Do the graphs in your research paper tell a compelling story?
Writing a research paper is no mean feat. Researchers have to explain complex ideas in the simplest possible manner. In short, researchers have to be great storytellers in every sense of the term. With every last section you write, what you're really trying to do is present a central idea or narrative to your audience in a way that is easy to digest and even easier to identify with.
This is especially true when you're presenting graphs in your research paper. Graphs are an important aspect of a research paper. They help you present complex information in a visual way and enable your readers to process your findings. Consider this – great graphs will create a positive impression on journal editors, reviewers, and readers! It’s a win-win! In this post, I’d like to talk about some of the aspects you need to be mindful of to create powerful graphs that help you tell a compelling story of your research. This is because, as is true with all visual information, the story at the heart of a graph (or an Infographic or a video) is literally all that matters. Anything that distracts from that story or gets in the way is something that you absolutely cannot afford - the story must be protected at all costs.

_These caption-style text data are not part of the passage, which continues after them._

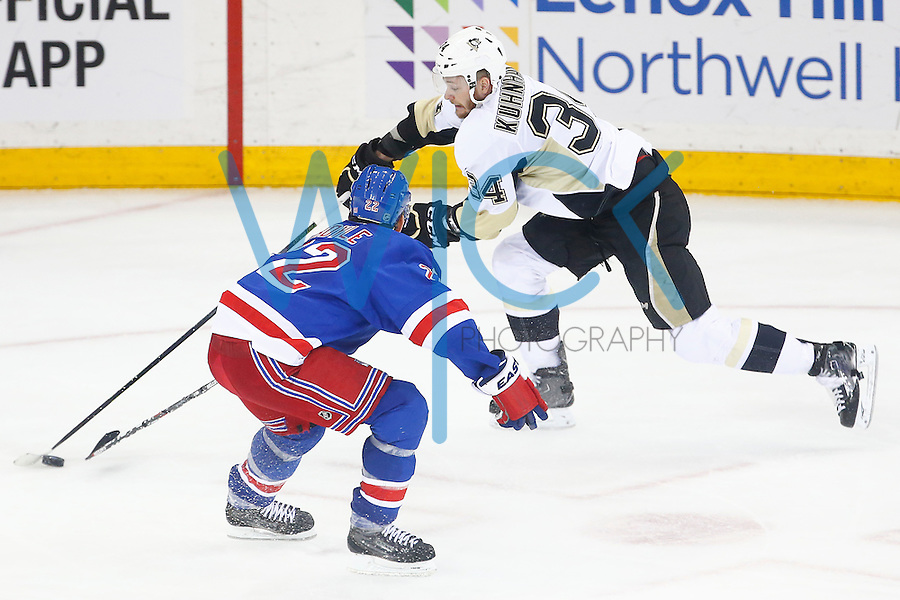 Tom Kuhnhackl #34 of the Pittsburgh Penguins carries the puck up the ice in front of Dan Boyle #22 of the New York Rangers in the third period during game three of the first round of the Stanley Cup Playoffs at Madison Square Garden in New York City on April 19, 2016. (Photo by Jared Wickerham / DKPS)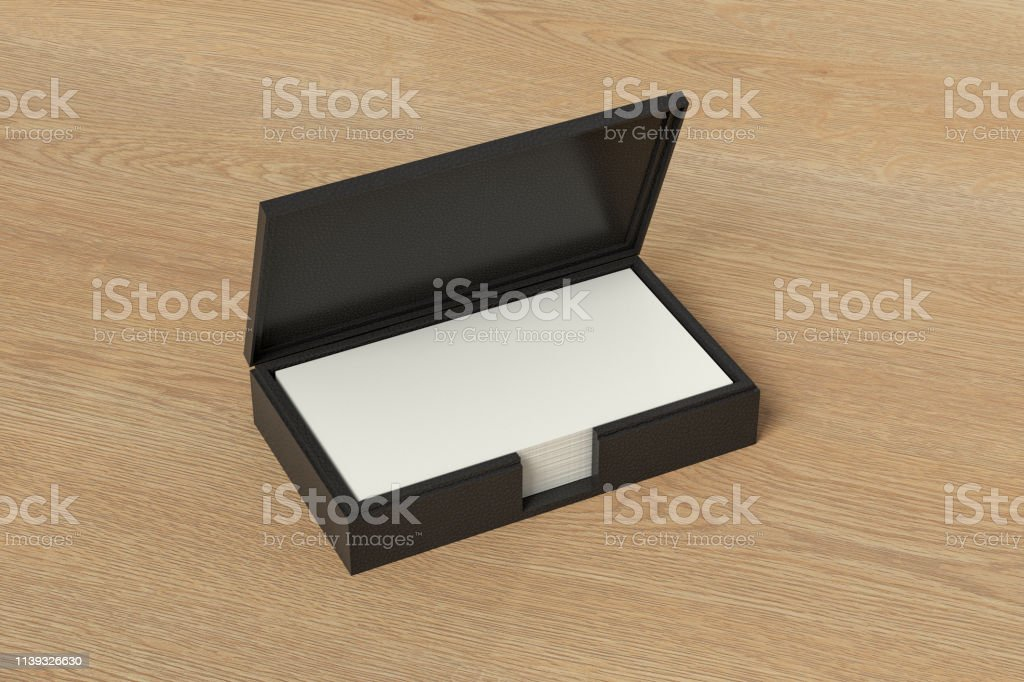Black leather business card box holder with blank business cards in...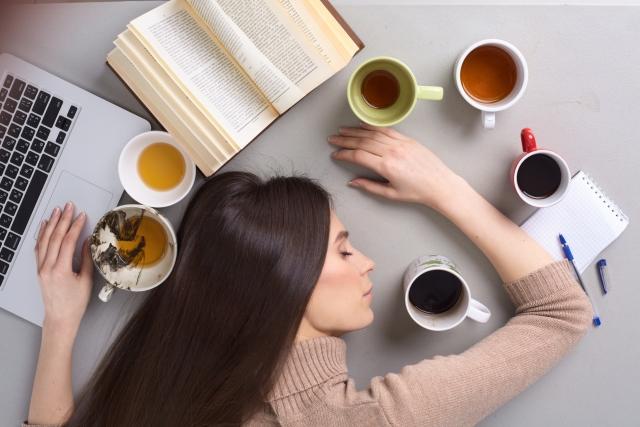 人のために頑張りすぎて疲れてテーブルで寝ている女性の画像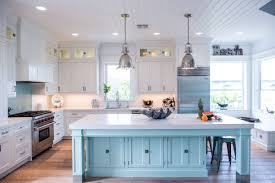 white kitchen cabinets with blue island coastal style white kitchen with blue island cabinets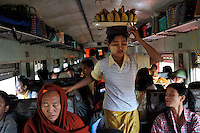 A vendor sells corn on the Mandalay to Rangoon train , Burma Nov 2008.  <br />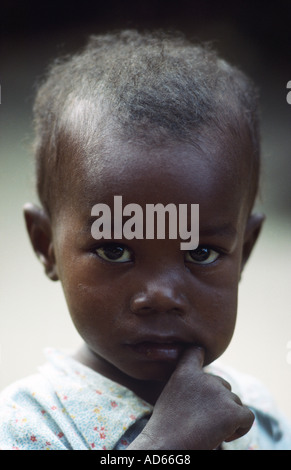 PICTURE CREDIT DOUG BLANE African child with his finger in his mouth - Stock Photo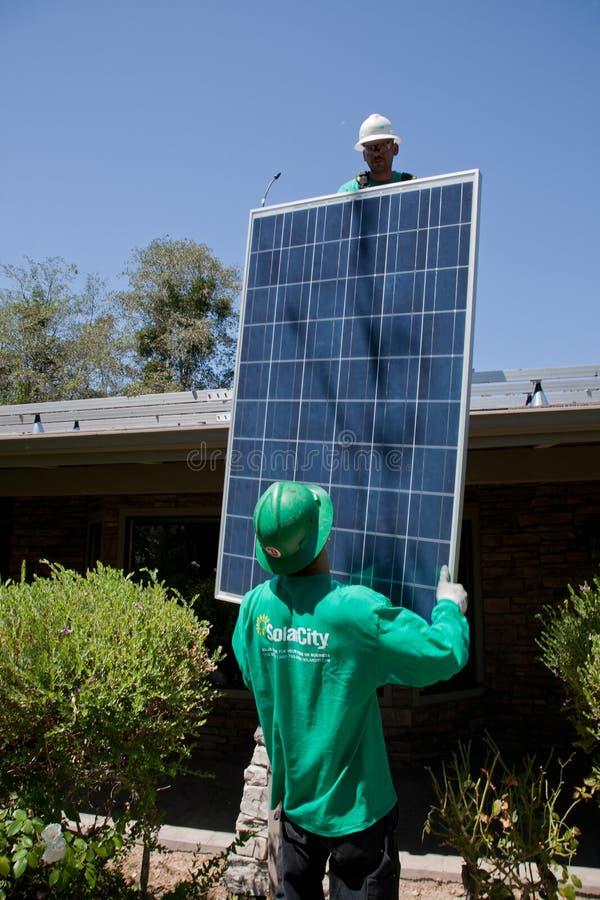 Twee mannelijke zonnearbeiders installeren zonnepanelen royalty-vrije stock afbeelding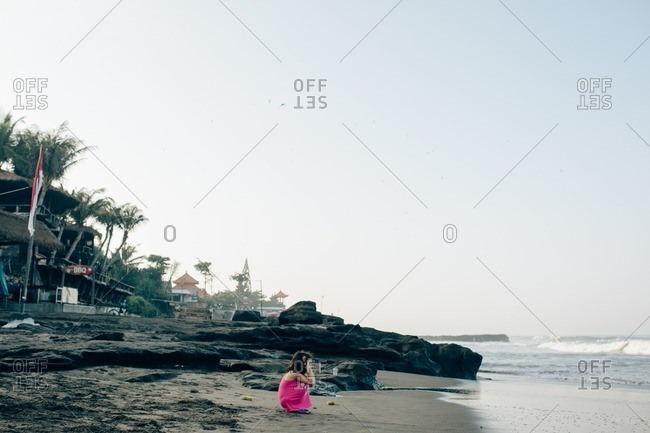 Girl crouching on a beach looking at the waves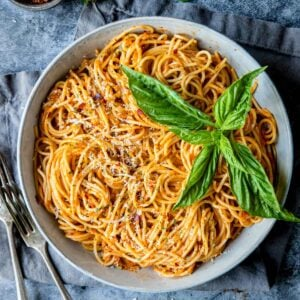 pasta with roasted red pepper sauce garnished with fresh basil
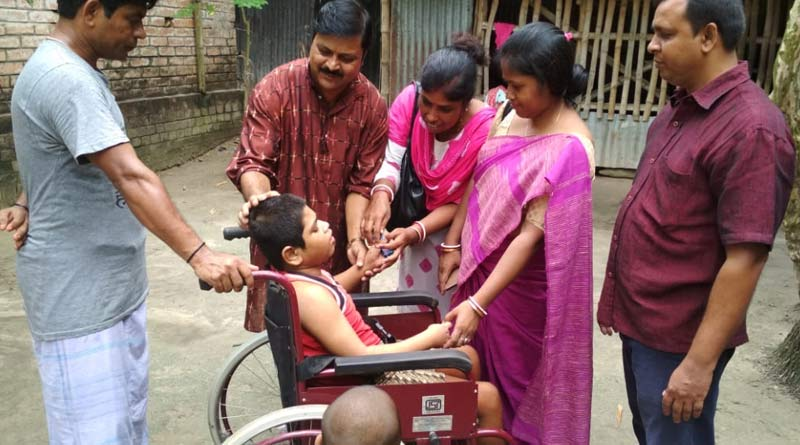 Teachers gift differently abled boy wheel chair in Nadia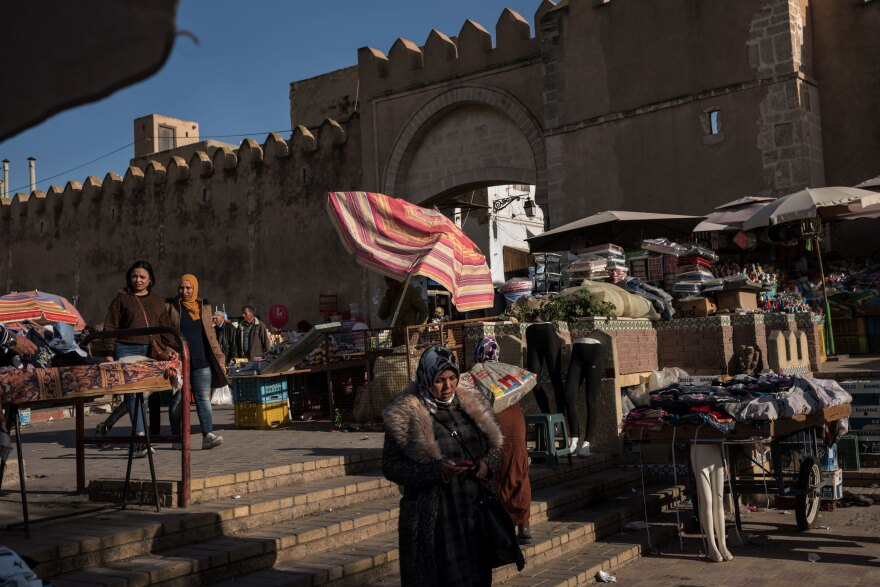An outdoor market selling produce, household items and second-hand clothing is seen outside the entrance to Sfax. Second-hand sellers have become more common in Tunisia as people haven't been earning enough to buy new goods or are selling their own things.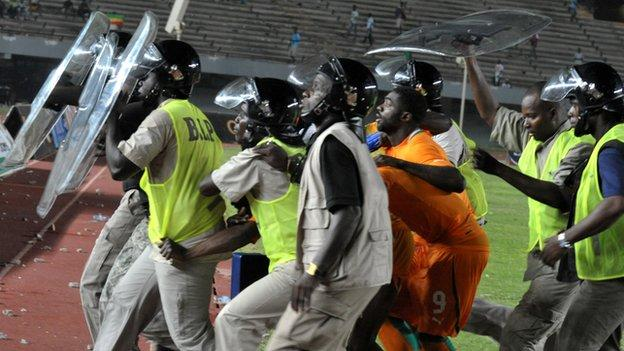 Ivorians take refuge during the riot that affected last year's Nations Cup qualifier in Senegal.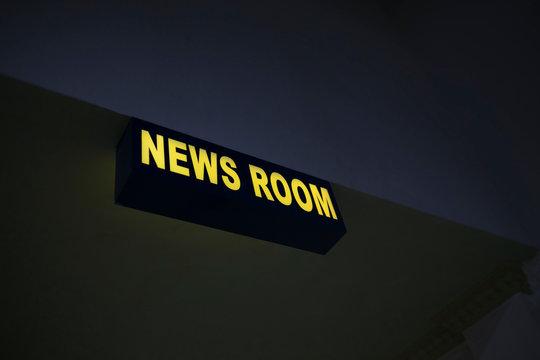 News room light board on the wall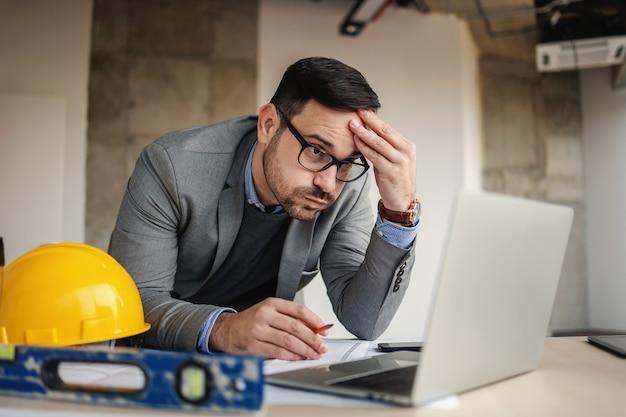 Architetto concentrato che tiene la sua testa, punti panoramici e guardando il laptop.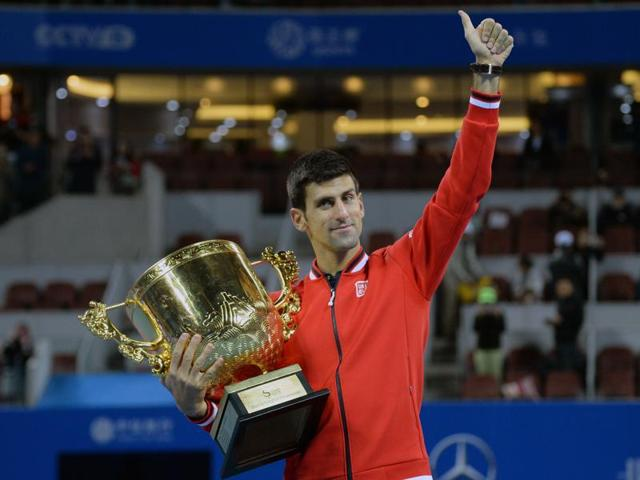 Novak Djokovic of Serbia hits a return against Rafael Nadal of Spain during their men's singles final match at the China Open tennis tournament in Beijing.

Here are a few things to remember when creating graphs for your research paper:
1. Stick to the story: Yes, the visual element of your graph is important - after all, graphs are heavily visual in nature, to begin with. You shouldn't need to look at a graph, read 500 words of text and then look at the graph again to get the full story that you're trying to tell. The graph - and the data being visualized - should tell the complete story, or as close to "complete" as you can possibly get.
2. Make every visual choice a conscious one: Every visual choice you make should be purpose-driven. You shouldn't include the color red just because you like it - you should include it because it's a visual way to make a statement, underline a point, highlight a relationship, emphasize an idea, etc. You shouldn't make one node on your graph bigger than another because it looks cooler - you should do so because it draws the reader's attention to one particular piece of data at precisely the right moment in their journey.
3. Find ways to complement the story: Find ways to use the principles of modern design to compliment the information whenever possible. This includes tools that help you design graphs and other visual elements. For example, when you use a tool like Visme to create something like a scatter plot, think about all the ways that you can add to the experience that your readers are having with the tools you now have available to you.
To continue with the scatter plot example, consider letting your users actually interact with each data point. You can have icons, animations, tool tips, and other things play when a reader clicks on each point - thus emphasizing and contextualizing particular ideas, creating a more engaging experience that relies on self-discovery and offering a totally unique user interface and experience at the exact same time.
But again, just because you have access to these types of tools doesn't mean you should use them. The story has to demand their inclusion. Any features like this should also be used sparingly because if you over-do it, you run the risk of creating a noisy, confusing experience that will send the exact opposite message from the one you actually want.
4. Avoid the perils of too much design and overdesigning: One of the biggest traps that you need to avoid at all costs involves over-designing your graph. That is to say, you spend so much time including as many colors, shapes and different elements as possible that none of it is complimenting the story and it's all serving as a distraction - a lot of noise that gets in the way of the central narrative that you're trying to get across.
Finally, know what purpose every design element serves. "Design for the sake of it" is always a bad idea, but it's especially so when you're talking about a format like graphs that rely so heavily on visuals, to begin with. If you can't look at a particular visual design choice and completely justify its existence - meaning you can't say to someone "here is why I did this and here is what it gets me" - it absolutely has no place in your graph. Period.
The story is all that matters
Any visual design element that you choose to include should complement the story that is trying to be told - not take away from it. "Short, sweet, and to the point" are the three major qualities that you're always trying to hit. So long as you've taken care of those three things, try not to overthink everything else. The tips mentioned above should help you adopt the right mindset to start designing graphs for your research paper.